▶ _Work to complete_:
a - In the blog posts below, translate the sentence "I've decided to launch a second blog for pictures." into French.
b - Condense the paragraph of the blog posts below that begins "In this time my professional life has also evolved" into a short bulleted list that keeps its main facts.
c - Copy out the passage of the blog posts below from "In the coming" to "transparent and clear.", word for word.

▶ _Text block_:
::::::
3 December 2011

I'm back.


This blog has been somewhat neglected recently, what with its last post being nearly 9 months ago. In these nine months I met “the one” and watched as a I realised everything was now different. Better, obviously, but I mean more that my outlook on, and understanding of, the world has shifted.
In this time my professional life has also evolved. I’ve become increasing exposed to “code” through working with databases to make sense of information. In essence I have returned to the work I made at University with Kiki Claxton, but rather than working with people I have been working with text and numbers – in essence both un-encoded ‘bits’ of data in the modern computer age.
Its taken this long to feel that I have something to say again, enough jumped up certainty to think I could comment on something again. Between these two developments my understanding has shifted but my core interests have remained, namely the connection between Society, Digital Technology, the Young the Now and the Next
I have in this time become more political then ever before but yet with a complete detachment from the political processes. I am, like much of my contemporaries driven by a desire to make the world better. However unlike the “sit down brigade” of recidivists I am full of optimism. What I think few realise is the change is happening, you just have to look away from government to see it.
In the coming weeks I hope to update this blog more regularly like before, and share my thoughts and opinions on the NOW, looking initially at how I feel the recidivist young not only have it wrong, but are distracting some of the most tenacious and capable of the young and the future.  

28 March 2011

The Rise of the Trans-Disciplinary Cultural producer

Postmodernism died, and now we exist in a twilight that is both almost indistinguishable from Postmodern forms and ideologies and simultaneously non-relativistic, driven by moral conceptions of right. Perhaps this new cultural phenomenon is too young to accurately characterise in any full sense; as Bourriaud proved with his book Altermodern, yet there are certain aspects of this new cultural regime that are transparent and clear.

27 March 2011

Spin off

I've decided to launch a second blog for pictures. Of late I've been posting more and more on here, and its begun to clutter things and obscure other things. Plus I like images alot at the moment, and so felt the need to collate them, publicly.


Click the picture below to head over to the picture site....
::::::
▶ _Recorded data_:
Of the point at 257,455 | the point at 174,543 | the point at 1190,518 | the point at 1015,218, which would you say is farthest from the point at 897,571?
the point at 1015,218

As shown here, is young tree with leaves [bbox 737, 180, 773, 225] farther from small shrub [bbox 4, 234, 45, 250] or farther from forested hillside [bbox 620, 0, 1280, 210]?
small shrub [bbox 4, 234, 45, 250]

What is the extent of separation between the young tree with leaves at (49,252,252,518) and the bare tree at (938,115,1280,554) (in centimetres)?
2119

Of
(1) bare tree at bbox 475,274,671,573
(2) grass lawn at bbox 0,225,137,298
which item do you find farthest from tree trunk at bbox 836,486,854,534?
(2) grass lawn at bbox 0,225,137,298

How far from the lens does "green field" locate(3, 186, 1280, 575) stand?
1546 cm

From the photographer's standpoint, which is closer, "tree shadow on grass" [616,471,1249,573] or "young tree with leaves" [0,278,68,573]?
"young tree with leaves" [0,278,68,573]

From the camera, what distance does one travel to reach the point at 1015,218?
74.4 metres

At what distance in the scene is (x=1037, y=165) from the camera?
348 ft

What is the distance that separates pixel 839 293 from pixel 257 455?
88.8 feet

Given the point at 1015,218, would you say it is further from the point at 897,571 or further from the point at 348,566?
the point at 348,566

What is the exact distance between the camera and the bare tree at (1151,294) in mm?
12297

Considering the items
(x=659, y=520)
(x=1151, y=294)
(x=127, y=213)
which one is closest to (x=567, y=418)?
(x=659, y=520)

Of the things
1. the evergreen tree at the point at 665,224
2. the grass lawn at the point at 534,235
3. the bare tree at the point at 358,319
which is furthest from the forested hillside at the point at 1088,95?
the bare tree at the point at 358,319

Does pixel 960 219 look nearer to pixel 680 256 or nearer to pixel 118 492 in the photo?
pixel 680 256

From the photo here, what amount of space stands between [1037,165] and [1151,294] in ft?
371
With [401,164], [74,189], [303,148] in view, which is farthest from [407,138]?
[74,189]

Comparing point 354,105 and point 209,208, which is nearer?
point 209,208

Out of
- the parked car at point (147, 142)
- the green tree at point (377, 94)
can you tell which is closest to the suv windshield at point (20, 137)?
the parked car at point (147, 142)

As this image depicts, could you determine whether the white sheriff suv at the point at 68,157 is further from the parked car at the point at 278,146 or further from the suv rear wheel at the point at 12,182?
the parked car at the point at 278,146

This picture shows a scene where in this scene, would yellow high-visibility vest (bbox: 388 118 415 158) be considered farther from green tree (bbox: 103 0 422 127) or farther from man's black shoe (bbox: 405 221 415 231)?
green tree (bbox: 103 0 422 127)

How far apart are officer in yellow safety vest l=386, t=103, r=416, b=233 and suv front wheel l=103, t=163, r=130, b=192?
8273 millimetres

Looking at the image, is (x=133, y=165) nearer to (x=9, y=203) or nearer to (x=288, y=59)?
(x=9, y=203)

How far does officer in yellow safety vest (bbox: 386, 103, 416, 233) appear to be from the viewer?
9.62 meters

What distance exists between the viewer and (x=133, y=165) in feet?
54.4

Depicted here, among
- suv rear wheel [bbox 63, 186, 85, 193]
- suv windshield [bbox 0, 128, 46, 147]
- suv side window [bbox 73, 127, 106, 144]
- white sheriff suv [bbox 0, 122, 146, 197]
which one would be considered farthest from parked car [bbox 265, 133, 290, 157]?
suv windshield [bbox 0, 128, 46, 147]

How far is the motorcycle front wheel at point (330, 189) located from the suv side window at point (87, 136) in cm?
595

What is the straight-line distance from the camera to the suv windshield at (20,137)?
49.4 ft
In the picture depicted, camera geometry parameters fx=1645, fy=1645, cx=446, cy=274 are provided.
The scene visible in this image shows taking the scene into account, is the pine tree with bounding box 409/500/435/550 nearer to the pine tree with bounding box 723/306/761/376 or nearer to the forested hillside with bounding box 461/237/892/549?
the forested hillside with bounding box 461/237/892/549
::::::
▶ _Responses to the tasks_:
a - J'ai décidé de lancer un deuxième blog pour les images.

b -
- The writer's professional life has evolved.
- Working with databases to make sense of information has brought increasing exposure to code.
- This marks a return to the work done at University with Kiki Claxton.
- The writer now works with text and numbers rather than people, which are both un-encoded bits of data in the modern computer age.

c -
In the coming weeks I hope to update this blog more regularly like before, and share my thoughts and opinions on the NOW, looking initially at how I feel the recidivist young not only have it wrong, but are distracting some of the most tenacious and capable of the young and the future.  

28 March 2011

The Rise of the Trans-Disciplinary Cultural producer

Postmodernism died, and now we exist in a twilight that is both almost indistinguishable from Postmodern forms and ideologies and simultaneously non-relativistic, driven by moral conceptions of right. Perhaps this new cultural phenomenon is too young to accurately characterise in any full sense; as Bourriaud proved with his book Altermodern, yet there are certain aspects of this new cultural regime that are transparent and clear.